Understanding water use in private settings: The case of showers

This project uses descriptive norms to understand the issue of privacy and its effects on normative behaviour in actions with sustainability implications.

Water coming out of a showerhead.
A lot of water use is done in highly private settings, such as bathrooms, which means we might lack information on how others use water.

We know people are often influenced by the behaviour they observe in others – a process called descriptive norms. However, a lot of water use is done in highly private settings, such as bathrooms, which means we might lack information on how others act and so be unable to calibrate our behaviour to what is normal. Bath’s Psychology department carried out studies aiming to test whether this was true, and whether providing people with feedback on how they compared to others could shift their water consumption. The idea of descriptive norms is well established in psychology, but this study is the first specifically to get to grips with the issue of privacy and how this might be a barrier to normative behaviour when it comes to actions with sustainability implications.

Project outline

There were two important aspects to this work. First, we carried out a survey to test our hypothesis that privacy is important. We asked people to rate how private they felt a series of everyday behaviours were – behaviours that ranged from shopping to using the toilet. We then asked another set of people about how they performed each of those behaviours. As expected, we found a correlation between how private a behaviour is and how variably people do it – the more private the act, the more variation there is in how people do it; in contrast, acts that are very public tend to be done much the same by most people. This all fits with the idea that privacy is a barrier to normal descriptive norm processes.
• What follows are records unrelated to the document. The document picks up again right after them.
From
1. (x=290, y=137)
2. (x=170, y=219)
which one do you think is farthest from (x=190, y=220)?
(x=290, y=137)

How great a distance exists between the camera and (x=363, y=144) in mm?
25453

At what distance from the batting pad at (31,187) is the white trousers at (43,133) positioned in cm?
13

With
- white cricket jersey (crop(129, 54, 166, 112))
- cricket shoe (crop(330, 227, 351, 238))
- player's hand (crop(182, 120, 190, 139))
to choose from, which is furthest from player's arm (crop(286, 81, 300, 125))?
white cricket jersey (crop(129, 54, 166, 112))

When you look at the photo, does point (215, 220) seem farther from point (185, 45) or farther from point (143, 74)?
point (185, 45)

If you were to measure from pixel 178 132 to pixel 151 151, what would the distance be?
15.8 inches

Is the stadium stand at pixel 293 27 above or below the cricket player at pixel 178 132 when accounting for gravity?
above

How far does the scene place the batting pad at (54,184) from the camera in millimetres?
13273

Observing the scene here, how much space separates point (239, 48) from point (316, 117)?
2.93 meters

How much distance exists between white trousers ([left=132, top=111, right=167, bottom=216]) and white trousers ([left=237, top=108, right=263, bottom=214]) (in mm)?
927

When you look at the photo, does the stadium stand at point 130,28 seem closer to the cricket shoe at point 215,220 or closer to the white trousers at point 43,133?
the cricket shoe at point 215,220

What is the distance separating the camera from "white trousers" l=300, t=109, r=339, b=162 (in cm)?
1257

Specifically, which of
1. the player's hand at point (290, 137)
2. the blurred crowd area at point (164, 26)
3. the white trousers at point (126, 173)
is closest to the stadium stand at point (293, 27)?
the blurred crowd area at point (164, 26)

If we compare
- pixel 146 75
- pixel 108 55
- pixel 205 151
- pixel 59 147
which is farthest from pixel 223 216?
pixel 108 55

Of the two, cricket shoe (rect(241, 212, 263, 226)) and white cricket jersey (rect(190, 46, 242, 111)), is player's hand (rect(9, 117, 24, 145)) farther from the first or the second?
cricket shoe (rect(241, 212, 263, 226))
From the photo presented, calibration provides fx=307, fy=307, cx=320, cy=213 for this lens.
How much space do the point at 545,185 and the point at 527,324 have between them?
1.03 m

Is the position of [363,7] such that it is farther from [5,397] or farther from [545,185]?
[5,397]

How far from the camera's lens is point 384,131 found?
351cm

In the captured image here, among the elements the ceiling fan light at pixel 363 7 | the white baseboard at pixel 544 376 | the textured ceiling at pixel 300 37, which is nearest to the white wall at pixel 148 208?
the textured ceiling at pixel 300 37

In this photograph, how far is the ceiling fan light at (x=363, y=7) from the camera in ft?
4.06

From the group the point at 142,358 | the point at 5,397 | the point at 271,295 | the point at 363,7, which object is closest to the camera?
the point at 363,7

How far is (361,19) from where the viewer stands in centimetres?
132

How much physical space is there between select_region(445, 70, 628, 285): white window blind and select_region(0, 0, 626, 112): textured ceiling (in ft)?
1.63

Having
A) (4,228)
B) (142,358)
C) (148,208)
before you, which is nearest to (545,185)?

We then carried out a study of shower times in student residences. Using specially constructed data loggers, we recorded the length of people’s showers for a period of weeks. We then gave each person feedback on how the length of their showers compared to the average for the whole group. Critically, we actually gave the feedback at random, so each participant had an equal chance of being told they were above or below average.

We found, as expected, that the feedback tended to make people shift their behaviour to become more like the norm. People who were told their showers were above average started to take shorter showers. Unfortunately, we also found that people who were told they were below average started to take longer and use more water! But even though this is an undesirable outcome, it still fits with the idea that people generally calibrate their behaviour to what is seen as normal, and that it is privacy that stops them doing this in many water-use contexts.

Impact

This work is relevant for a whole range of sustainability behaviours. Being able to influence consumption through normative processes has the potential to influence a broad range of real-world activities.

This was the PhD project of Elaine Gallagher from the Department of Psychology.